Danko left to set up a table at the library, which was being used Tuesday as a voting location in the Republican presidential primary. He was there supporting both the presumptive nominee, Donald Trump, as well as his own campaign for the Flagler County Commission later this year. He Facebook live-streamed himself at the library, with the City Council meeting still underway across town.

“There was a violation of sunshine that occurred before today’s vote, because he showed up to clearly take the gavel to support the motion, and then he left,” Pontieri said. “If there was something so pressing that he had, why even come to the meeting today?” Pontieri stated during the meeting that she had ‘proof’ of Danko being at the library; Danko commented after the fact that he was making no effort to conceal the fact that he was there. He had set up before the meeting, he said, and returned after the Bevan firing. He also said he disagrees with the City Council having meetings on Election Day, and Councilman Klufas said afterward that he’d noticed Danko opt to be at a polling place instead of at  scheduled meetings in 2022.

Without Danko present, as Vice Mayor, the City Council would have to decide who among them would receive the gavel in the event Mayor David Alfin again had to pass it off. He’s required to do so in order to make a motion, and the vice mayor is the one to Chair a City Council meeting in the event the mayor is not present. If both Mayor Alfin and Vice Mayor Danko were absent simultaneously, the three remaining City Council members would have to appoint an acting mayor for that time, and all votes would have to be unanimous among them to pass.

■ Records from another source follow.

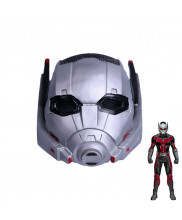 Captain America Civil War Ant Man Scott Lang Helmet Mask Cosplay Prop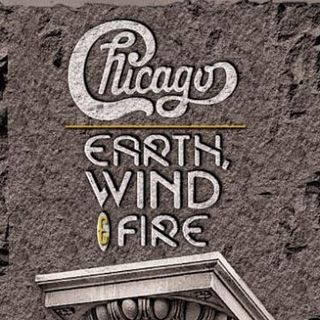 Chicago - Earth Wind & Fire LIVE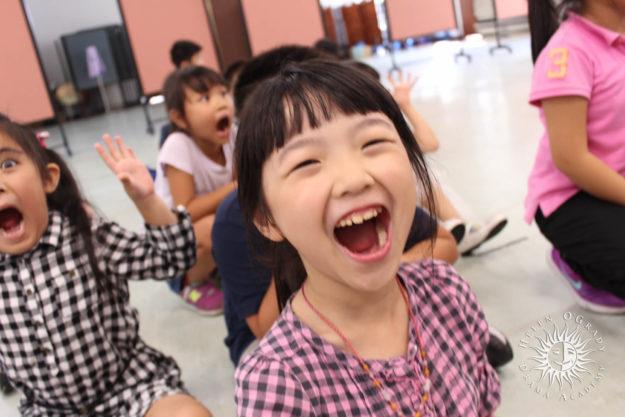 幼兒兒童課後才藝課程冬令營夏令營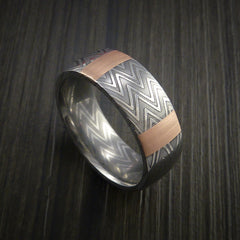 Damascus Steel Ring and 14k Rose Gold Stripe Pattern Wedding Band Zebra Look - Revolution Jewelry  - 1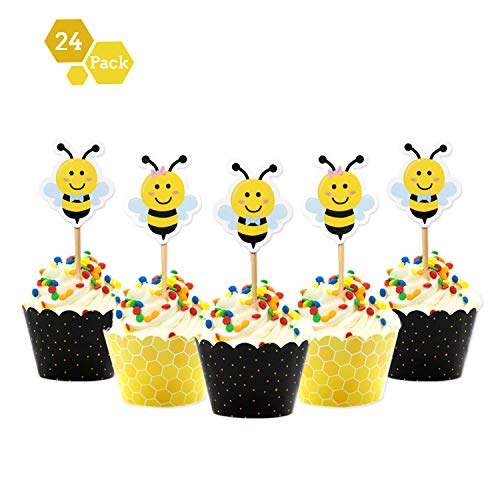 (Faisichocalato Bumble Bee Cupcake Toppers and Wrappers for Gender Reveal Baby Shower Party Decorations Supplies 24packs)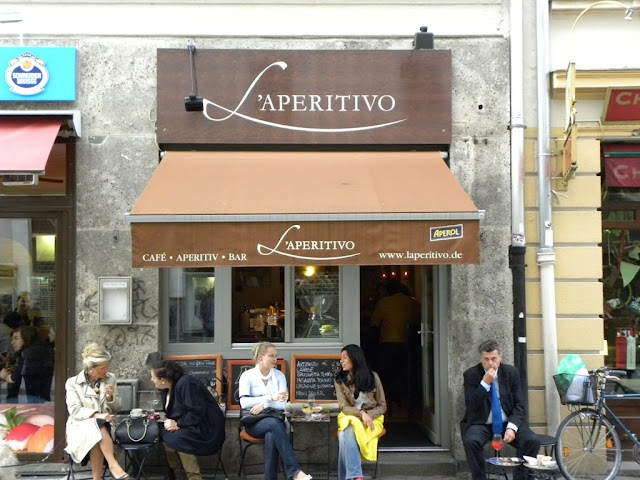 Bar Laperitivo Munich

Klufas concurred that certain public commenters appeared to him to have known Bevan’s firing would come up beforehand. If they knew and heard it from Danko, misconduct would likely be present. If they knew and heard it from Alfin or a non-Council member, it likely would not. It’s also possible they didn’t know at all, and that their comments informed Alfin’s decision to motion for Bevan’s firing. Danko denies accusations that he acted outside of the law to inform residents, or to become aware of the upcoming firing himself.

Danko suspected the reason Pontieri and Klufas took exception with his choice to leave was political. “I find it disheartening that so-called Republicans who are sitting on our City Council find it offensive to go out there and campaign for President Trump,” he said. “My signs were there [too], and I’m obviously a candidate […] but I believe in President Trump.” All five City Council members are Republicans, though the other four more seldom identify with Trump particularly. They tend to remain publicly agnostic on national politics, with rare exceptions.